Epidemiology and etiological factors
The incidence of SCC is decreasing in contrast to adenocarcinoma. SCC of the oesophagus is more common in men. High levels of alcohol consumption increase the risk of squamous cell cancer of esophagus, while tobacco use is associated with an increased incidence of both squamous and adenocarcinomas.
Clinical features
Dysphagia is progressive and unreleting. Initially there is difficulty is swallowing solids, but typically dysphagia for liquids follows within weeks. The lesion may be ulcerative, proliferative or scirrhous, extending variably around the wall of the oesophagus to produce a stricture. Weightless due to the dysphagia as well as to anorexia is frequent.
Investigation
Endoscopy
Barium swallow
Staging using CT and endoscopic ultrasounds. Laparoscopy is useful if the tumours is at the cardia to look for peritoneal and node metastasis.
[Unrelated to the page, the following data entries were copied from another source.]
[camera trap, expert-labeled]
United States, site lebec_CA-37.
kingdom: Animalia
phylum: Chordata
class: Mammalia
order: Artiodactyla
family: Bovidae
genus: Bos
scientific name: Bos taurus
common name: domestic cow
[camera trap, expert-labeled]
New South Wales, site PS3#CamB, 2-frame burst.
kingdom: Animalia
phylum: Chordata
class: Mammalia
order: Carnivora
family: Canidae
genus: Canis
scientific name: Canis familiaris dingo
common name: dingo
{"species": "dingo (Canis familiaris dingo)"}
Positron emission tomography (PET) after fluorodeoxyglucose is used to confirm distant metastases suspected on CT.
Treatment
Surgery provides the best chance of a cute but should only be used when imaging has shown that the tumour hasn't infiltrated outside the oesophageal wall.
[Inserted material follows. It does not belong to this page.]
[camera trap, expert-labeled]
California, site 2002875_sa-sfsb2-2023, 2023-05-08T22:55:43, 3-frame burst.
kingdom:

Chemoradiation. Preoperative (neo-adjuvant) chemoradiation therapy may benefit patients with stage 2b and 3 disease.
Palliative therapy is often the only realistic possibility. Dilatation is only of short-term benefit and the perforation risk is higher than for benign strictures. Combination of endoscopic dilatation with laser or brachytherapy prolongs luminal patency and gives as good if not better functional results than stenting. Insertion of an expanding metal stent allows liquids and soft food to be eaten.
Other options photodynamic therapy, chemoradiation alone.
Esophageal stent - Pallative therpy |
Other oesophageal tumors
Gastrointestional stromal tumours and leimyomas are found usually by chance. Kaposi-sarcoma is found in the oesophagus as well as the mouth and hypopharynx in patients with AIDS.